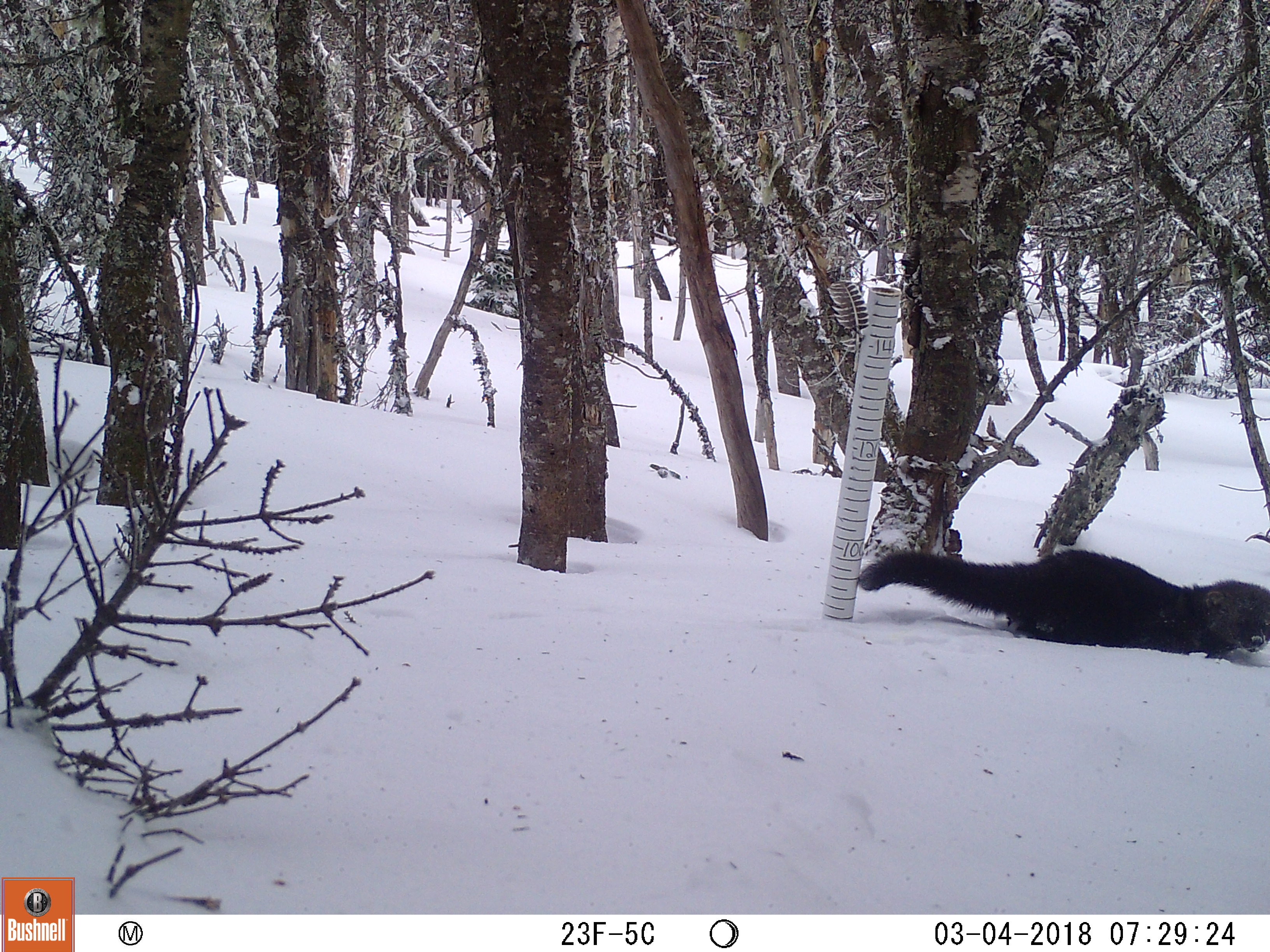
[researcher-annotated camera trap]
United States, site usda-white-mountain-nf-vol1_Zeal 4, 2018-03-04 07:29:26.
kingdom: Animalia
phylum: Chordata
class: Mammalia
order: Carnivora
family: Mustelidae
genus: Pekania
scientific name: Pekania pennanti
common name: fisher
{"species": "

Task statement | The output is the records exactly as they read, with no pictures in it.

Answer to the problem |
[researcher-annotated camera trap]
United States, site usda-white-mountain-nf-vol1_Zeal 4, 2018-03-04 07:29:26.
kingdom: Animalia
phylum: Chordata
class: Mammalia
order: Carnivora
family: Mustelidae
genus: Pekania
scientific name: Pekania pennanti
common name: fisher
{"species": "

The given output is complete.